WHAT YOU HAVE TO DO → Every line below between the one holding "[researcher-annotated camera trap]" and the one holding "Label granularity: sequence-level.", inclusive, should be copied exactly, and no other line.

Data records:
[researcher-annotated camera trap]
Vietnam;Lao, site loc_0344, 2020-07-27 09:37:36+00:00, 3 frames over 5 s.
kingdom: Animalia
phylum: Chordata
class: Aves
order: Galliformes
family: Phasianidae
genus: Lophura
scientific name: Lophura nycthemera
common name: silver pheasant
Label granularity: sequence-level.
---
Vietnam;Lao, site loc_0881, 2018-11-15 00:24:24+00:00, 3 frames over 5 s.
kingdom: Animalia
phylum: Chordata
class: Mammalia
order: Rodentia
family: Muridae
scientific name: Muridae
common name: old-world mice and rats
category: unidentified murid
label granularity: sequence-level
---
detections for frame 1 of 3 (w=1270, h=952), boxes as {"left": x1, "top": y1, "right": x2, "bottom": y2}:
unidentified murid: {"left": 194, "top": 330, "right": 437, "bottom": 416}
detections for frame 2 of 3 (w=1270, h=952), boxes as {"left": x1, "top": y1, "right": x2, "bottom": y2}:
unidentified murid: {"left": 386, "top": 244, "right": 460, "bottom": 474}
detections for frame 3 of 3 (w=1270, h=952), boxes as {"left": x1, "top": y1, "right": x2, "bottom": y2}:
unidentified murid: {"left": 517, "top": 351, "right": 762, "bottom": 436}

WRITTEN SOLUTION →
[researcher-annotated camera trap]
Vietnam;Lao, site loc_0344, 2020-07-27 09:37:36+00:00, 3 frames over 5 s.
kingdom: Animalia
phylum: Chordata
class: Aves
order: Galliformes
family: Phasianidae
genus: Lophura
scientific name: Lophura nycthemera
common name: silver pheasant
Label granularity: sequence-level.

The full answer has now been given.